## What you are asked to do
Does the beach city dam thread support each statement below? Give yes or no for each, with the deciding words quoted from the thread. (a) On the first trip there, two carp were caught. (b) KATKING says the dam itself fishes better than the back waters. (c) The fish that jumped near the bank frightened the poster's 3 year old.

## Reading passage
------------------------------

# beach city dam



## Bitten by a pike (Mar 18, 2011)

went there for the first time today me the wife and kid where on our way home and decided to drive thru and see the dam. went back to the spillway walked down to the bank with my daughter just lookin for good spots to fish all of a sudden not 3 feet out a nice fish jumped scared the hell out of my 3 year old but all it did was make me want to fish so does anyone fish beach city if so hows the fishing there i am going to hit it as soon as i wake up tomorrow


----------



## MogadoreRez87 (Feb 14, 2009)

its just a carp, theyre thick in there this time of year. hard to catch anything else right now. by the way hows the water level there?


----------



## Bitten by a pike (Mar 18, 2011)

the water level was not to bad you are right about the carp got 2 of them 1 bowfin and 2 little cats not bad for my first time there


----------



## KATKING (Jun 10, 2006)

Ive fished there every year for at least the last 15 years, tons and i mean tons of carp, you can get really nice cats once is awhile, tons of bullheads, bowfin all over, you can catch saugeye and crappie using minnows, the back waters are better than the dam itself


----------



## Bitten by a pike (Mar 18, 2011)

well im going to have to check out the backwaters then i only stayed close to the spillway im going to have to hike downstream is it true they stock the dam with saugeye i read that some where


----------



## husky hooker (Apr 6, 2004)

not no more.better fishing in backwaters for bass anyway.


----------



## MogadoreRez87 (Feb 14, 2009)

i think they stoped stocking eyes after the lake silted in a few years ago


----------

------------------------------

## Provided data
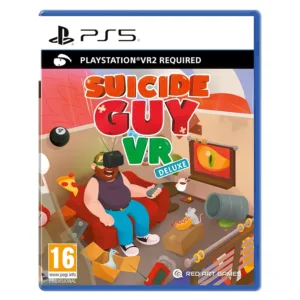 بازی Suicide Guy VR نسخه Deluxe مخصوص PS VR2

------------------------------

## Completed exercise
(a) Yes: "you are right about the carp got 2 of them"
(b) No: "the back waters are better than the dam itself"
(c) Yes: "scared the hell out of my 3 year old"